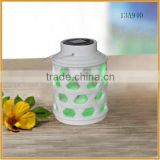 white ceramic lantern solar led rechargeable lights for garden crafts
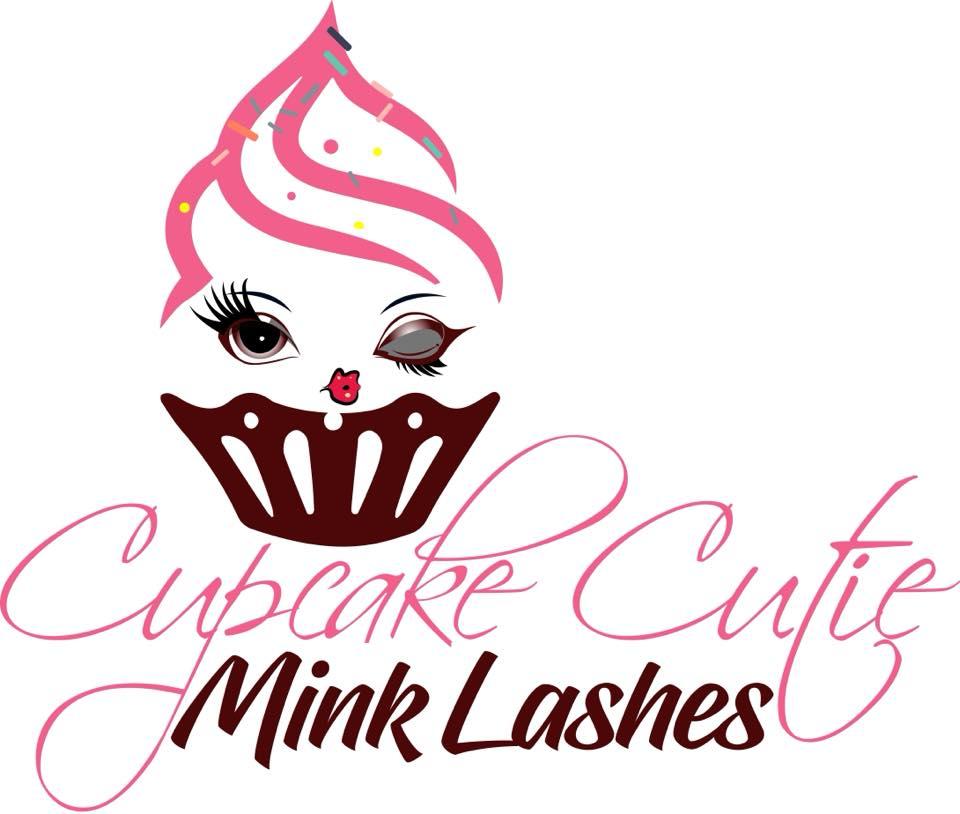 Cupcake Cutie Mink Lashes Logo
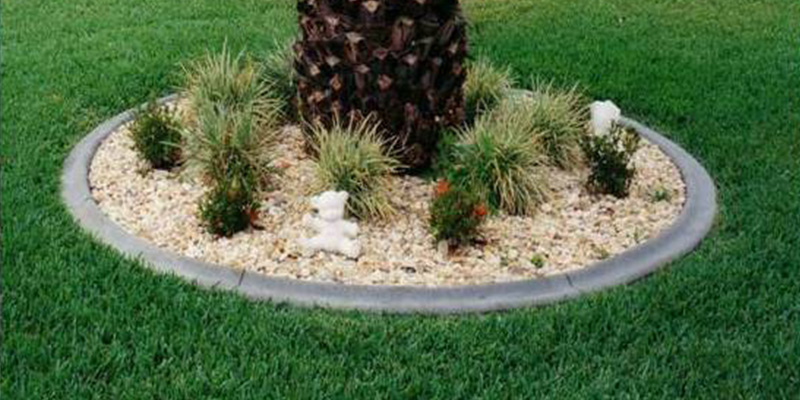Quality Landscape Borders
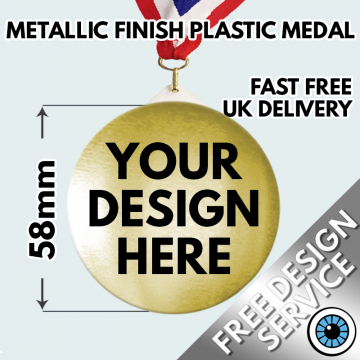 58mm Metallic Custom Medals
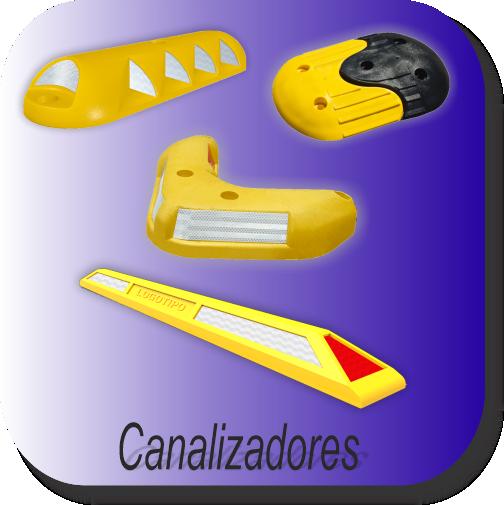 Canalizadores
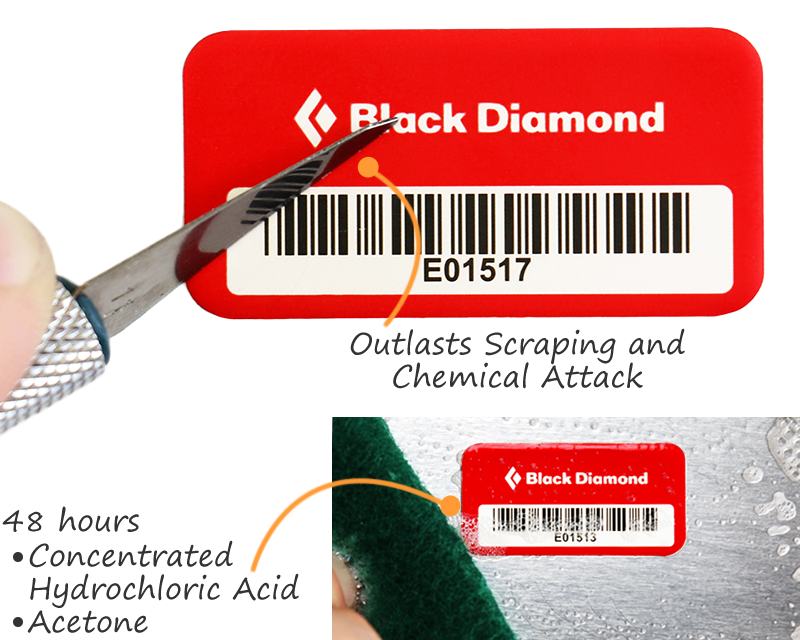 Anodized asset tags are scratch-proof and chemical-resistant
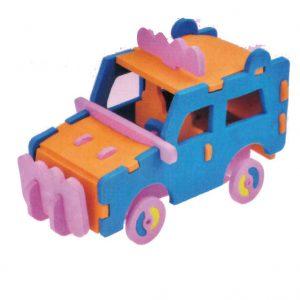 מכונית סול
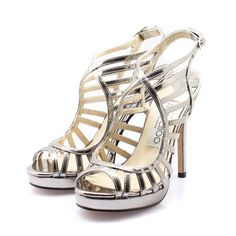 Keenan Metallic Caged Sandals Silver-I really need these in this color so bad!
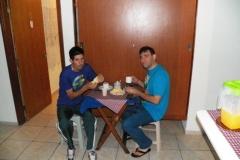 Café da manhã no hotel em Tremembé, instantes antes da partida.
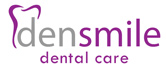 Densmile Dental Care - Coventry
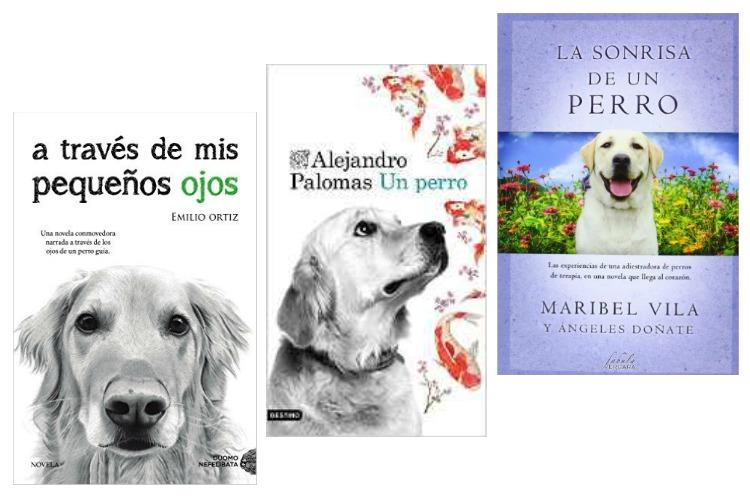 Libros recomendados para amantes de los libros y los perros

## WHAT THE TASK REQUIRES:
Without including the pictures, copy all of the data exactly.

## SOLUTION FOR THIS PROBLEM:
 white ceramic lantern solar led rechargeable lights for garden crafts
 Cupcake Cutie Mink Lashes Logo
Quality Landscape Borders
 58mm Metallic Custom Medals
 Canalizadores
 Anodized asset tags are scratch-proof and chemical-resistant
 מכונית סול
 Keenan Metallic Caged Sandals Silver-I really need these in this color so bad!
 Café da manhã no hotel em Tremembé, instantes antes da partida.
 Densmile Dental Care - Coventry
 Libros recomendados para amantes de los libros y los perros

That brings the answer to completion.